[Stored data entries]

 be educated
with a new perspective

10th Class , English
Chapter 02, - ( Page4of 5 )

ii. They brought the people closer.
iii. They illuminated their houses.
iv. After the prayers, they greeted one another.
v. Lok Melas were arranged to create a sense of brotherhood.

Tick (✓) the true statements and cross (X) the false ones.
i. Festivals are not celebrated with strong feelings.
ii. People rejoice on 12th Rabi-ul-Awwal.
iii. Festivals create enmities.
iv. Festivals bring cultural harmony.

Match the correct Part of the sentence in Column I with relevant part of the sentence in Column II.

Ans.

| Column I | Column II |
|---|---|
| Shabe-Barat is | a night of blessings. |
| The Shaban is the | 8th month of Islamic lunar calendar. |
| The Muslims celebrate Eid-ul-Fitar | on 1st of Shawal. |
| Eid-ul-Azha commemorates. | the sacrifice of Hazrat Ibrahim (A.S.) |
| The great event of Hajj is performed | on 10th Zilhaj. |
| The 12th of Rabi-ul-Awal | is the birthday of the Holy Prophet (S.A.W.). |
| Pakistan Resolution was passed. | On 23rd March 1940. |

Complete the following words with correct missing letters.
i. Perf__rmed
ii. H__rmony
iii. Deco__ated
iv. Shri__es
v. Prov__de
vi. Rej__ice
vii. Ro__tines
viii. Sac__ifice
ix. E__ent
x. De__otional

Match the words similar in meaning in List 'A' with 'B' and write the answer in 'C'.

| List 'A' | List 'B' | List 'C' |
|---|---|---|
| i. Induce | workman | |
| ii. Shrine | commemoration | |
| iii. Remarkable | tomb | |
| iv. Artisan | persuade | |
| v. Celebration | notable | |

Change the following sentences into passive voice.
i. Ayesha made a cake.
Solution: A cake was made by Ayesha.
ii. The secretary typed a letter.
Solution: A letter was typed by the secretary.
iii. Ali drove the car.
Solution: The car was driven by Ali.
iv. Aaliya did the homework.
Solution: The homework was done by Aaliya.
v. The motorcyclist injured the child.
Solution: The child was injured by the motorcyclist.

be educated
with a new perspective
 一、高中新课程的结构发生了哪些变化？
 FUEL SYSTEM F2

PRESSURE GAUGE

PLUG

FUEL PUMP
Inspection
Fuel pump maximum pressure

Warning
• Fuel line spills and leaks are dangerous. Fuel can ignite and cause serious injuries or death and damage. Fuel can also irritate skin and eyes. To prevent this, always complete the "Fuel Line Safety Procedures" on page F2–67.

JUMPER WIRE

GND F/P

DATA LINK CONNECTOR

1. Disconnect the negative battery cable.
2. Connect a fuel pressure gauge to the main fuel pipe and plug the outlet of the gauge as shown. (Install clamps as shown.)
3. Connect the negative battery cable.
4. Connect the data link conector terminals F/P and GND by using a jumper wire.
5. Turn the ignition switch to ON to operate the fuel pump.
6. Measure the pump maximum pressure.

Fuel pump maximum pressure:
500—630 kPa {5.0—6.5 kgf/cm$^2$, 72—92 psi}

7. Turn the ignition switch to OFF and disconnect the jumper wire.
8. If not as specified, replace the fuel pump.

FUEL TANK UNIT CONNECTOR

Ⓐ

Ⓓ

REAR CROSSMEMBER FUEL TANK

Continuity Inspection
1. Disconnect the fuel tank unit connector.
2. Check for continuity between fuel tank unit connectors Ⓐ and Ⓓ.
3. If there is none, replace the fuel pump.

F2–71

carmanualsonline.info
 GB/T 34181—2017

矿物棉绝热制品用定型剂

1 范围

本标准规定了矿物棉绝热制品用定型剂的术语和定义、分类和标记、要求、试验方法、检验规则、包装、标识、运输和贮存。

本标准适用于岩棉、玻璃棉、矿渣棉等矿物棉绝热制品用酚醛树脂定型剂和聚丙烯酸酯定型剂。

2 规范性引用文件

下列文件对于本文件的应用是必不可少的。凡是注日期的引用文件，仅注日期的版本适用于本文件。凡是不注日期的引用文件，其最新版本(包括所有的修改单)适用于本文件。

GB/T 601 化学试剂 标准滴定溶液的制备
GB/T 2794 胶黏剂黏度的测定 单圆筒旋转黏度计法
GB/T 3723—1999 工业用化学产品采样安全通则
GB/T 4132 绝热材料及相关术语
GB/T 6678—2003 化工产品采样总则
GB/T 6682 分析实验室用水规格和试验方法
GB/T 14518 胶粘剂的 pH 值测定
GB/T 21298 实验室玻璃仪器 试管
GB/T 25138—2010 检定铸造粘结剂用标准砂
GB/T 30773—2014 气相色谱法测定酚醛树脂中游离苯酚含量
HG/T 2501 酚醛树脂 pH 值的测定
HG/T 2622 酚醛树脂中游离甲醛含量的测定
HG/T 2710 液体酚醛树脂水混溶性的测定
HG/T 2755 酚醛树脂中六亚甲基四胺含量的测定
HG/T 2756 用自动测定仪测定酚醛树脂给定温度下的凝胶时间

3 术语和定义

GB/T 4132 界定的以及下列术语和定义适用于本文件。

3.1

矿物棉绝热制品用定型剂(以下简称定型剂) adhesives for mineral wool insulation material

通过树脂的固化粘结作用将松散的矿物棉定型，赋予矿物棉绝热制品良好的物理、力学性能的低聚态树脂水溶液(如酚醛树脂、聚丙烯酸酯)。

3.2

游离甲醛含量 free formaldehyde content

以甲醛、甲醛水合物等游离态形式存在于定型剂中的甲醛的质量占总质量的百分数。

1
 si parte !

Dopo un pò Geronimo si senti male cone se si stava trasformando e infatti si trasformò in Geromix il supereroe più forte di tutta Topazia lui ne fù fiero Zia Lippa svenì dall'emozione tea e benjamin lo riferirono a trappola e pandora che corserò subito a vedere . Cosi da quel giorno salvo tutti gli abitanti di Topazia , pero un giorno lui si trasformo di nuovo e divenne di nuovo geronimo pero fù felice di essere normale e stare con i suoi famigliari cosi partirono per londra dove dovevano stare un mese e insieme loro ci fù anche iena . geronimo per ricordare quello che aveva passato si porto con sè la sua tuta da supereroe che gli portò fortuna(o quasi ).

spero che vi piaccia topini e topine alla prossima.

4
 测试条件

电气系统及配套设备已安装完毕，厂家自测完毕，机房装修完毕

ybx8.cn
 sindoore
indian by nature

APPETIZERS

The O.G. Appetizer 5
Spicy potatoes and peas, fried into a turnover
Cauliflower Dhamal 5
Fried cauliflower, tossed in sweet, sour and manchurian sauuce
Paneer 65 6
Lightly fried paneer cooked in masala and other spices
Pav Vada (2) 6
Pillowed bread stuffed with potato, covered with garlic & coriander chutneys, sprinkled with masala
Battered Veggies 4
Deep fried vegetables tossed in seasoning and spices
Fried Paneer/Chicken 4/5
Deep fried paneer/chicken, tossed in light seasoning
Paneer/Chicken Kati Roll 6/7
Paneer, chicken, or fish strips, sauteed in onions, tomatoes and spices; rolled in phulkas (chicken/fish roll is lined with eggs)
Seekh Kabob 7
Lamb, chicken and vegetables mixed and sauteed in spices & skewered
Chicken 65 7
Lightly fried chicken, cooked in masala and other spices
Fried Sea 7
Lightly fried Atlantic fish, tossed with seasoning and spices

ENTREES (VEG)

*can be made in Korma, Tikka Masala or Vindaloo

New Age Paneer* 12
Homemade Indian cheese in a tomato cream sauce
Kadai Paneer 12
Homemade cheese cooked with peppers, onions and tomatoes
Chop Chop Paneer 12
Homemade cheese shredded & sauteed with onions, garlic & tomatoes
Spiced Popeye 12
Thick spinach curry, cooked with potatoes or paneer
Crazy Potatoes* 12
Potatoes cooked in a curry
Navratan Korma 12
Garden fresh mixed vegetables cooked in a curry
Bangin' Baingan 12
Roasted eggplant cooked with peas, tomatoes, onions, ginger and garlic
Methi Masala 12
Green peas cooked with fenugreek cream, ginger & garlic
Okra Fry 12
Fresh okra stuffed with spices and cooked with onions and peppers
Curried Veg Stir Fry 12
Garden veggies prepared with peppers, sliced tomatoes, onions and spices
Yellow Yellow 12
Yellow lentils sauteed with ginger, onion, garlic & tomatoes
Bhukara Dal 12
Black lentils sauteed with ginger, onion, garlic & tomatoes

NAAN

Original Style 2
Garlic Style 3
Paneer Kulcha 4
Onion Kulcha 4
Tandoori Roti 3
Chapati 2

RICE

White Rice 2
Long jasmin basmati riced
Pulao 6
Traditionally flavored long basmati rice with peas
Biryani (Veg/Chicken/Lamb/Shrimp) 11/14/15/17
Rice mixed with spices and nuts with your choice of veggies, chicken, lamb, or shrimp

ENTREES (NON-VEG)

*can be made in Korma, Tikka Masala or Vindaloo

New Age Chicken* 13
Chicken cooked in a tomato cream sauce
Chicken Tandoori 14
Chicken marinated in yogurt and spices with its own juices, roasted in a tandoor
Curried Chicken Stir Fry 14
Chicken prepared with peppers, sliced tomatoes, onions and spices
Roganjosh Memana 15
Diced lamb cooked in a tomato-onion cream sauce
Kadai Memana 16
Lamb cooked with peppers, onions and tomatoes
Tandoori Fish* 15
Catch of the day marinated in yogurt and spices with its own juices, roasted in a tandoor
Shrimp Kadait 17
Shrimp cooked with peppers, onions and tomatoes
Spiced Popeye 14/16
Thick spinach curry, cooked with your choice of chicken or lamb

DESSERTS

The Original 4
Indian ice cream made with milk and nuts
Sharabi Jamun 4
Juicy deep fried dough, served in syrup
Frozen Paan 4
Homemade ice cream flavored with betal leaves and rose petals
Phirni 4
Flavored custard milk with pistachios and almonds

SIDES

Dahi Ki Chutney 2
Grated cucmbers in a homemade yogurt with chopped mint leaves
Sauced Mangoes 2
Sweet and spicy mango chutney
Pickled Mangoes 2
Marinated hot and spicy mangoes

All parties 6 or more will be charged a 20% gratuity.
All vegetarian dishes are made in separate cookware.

== Aim of the task ==
Go through the data and return each line where the word "following" appears.

== Solved problem ==
Complete the following words with correct missing letters.
Change the following sentences into passive voice.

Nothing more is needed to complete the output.